I'll bet you thought I fell into a hole. No such luck.
This salad could be a main dish for lunch on a hot day, plenty of protein.
Lentil Salad
1 pound lentils, rinsed
3/4 cup salad or olive oil
1/4 cup vinegar (could be wine vinegar)
2 teaspoons salt
3 shallots or green onions, minced
1 small clove garlic, minced
3 tablespoons fresh parsley, chopped
2 teaspoons prepared mustard
1 tomato, cut in wedges
Shredded lettuce
(Sliced hard cooked eggs)
Cook lentils in water to cover until just tender, about 40 minutes. Drain in a colander and rinse with cold water. Drain well. Combine the oil, vinegar, salt, shallots, garlic, parsley, and mustard. Ad to the cooked lentils and allow to marinate several hours or overnight. Serve on salad plates on a bed of lettuce with tomato wedges and hard cooked eggs if desired. Makes about 6 cups salad.
Lentil Supper
Serve this with crusty French bread.
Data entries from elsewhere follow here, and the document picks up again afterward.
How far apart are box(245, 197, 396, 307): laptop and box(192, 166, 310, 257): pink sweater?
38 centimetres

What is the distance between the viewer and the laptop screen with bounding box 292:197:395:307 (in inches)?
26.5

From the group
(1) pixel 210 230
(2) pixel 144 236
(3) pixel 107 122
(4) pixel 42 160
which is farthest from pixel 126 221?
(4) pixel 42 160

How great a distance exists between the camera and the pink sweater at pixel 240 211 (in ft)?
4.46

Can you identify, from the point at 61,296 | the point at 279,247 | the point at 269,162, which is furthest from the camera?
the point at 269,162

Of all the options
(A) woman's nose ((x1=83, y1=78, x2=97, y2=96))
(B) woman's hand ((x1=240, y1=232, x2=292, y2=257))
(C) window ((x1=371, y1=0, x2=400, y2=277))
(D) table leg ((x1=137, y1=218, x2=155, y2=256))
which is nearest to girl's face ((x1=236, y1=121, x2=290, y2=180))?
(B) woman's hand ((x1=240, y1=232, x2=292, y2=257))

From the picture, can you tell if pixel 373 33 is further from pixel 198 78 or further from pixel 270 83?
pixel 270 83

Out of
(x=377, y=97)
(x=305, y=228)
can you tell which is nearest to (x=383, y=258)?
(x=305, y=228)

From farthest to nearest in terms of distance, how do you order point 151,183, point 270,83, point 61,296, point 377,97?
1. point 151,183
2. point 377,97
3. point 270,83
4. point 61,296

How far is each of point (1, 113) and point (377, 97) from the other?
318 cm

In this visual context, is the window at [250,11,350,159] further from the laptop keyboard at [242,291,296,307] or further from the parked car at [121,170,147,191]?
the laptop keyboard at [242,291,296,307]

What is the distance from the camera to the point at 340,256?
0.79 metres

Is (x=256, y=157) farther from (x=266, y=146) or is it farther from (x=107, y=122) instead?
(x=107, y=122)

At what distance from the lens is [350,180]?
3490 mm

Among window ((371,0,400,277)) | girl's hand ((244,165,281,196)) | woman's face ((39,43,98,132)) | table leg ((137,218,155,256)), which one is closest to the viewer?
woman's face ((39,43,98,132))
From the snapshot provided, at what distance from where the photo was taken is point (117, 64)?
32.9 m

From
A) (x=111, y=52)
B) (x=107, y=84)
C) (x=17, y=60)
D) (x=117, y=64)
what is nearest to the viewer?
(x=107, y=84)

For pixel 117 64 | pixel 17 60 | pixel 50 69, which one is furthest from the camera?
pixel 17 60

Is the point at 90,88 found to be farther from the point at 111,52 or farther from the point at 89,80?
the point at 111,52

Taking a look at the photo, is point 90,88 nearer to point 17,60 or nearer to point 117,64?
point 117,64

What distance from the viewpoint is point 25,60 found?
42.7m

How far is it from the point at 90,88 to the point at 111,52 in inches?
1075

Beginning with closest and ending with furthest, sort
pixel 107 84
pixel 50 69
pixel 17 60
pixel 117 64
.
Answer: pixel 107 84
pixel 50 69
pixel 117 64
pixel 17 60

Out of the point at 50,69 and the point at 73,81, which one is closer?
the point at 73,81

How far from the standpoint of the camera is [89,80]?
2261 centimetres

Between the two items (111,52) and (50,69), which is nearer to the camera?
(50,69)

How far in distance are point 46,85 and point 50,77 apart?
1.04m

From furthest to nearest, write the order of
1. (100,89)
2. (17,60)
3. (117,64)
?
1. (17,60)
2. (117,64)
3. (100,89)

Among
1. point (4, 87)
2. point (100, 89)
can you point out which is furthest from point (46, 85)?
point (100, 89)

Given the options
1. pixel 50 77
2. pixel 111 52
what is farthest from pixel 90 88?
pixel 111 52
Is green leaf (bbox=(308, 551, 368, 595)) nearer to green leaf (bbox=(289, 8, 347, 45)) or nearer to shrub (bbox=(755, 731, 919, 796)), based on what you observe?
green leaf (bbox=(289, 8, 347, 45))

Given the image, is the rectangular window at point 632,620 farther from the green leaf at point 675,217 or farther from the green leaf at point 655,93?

I think you could make this with vegetarian hamburger-like product, but might want to cook it separately and add it at the very end in case a long simmer might toughen it.
1 cup lentils
2 cups water
1/2 cup sliced onion
1/2 cup sliced celery
1/2 cup sliced carrot
1/2 pound ground beef
1/2 teaspoon ground cumin
1/2 teaspoon salt (or to taste)
1 cup cooked or fresh tomatoes
Wash the lentils and cover with water; soak for one hour or longer. Place all ingredients in a 2 quart saucepan. Cover and simmer 1 hour or until lentils are tender. Serves 4.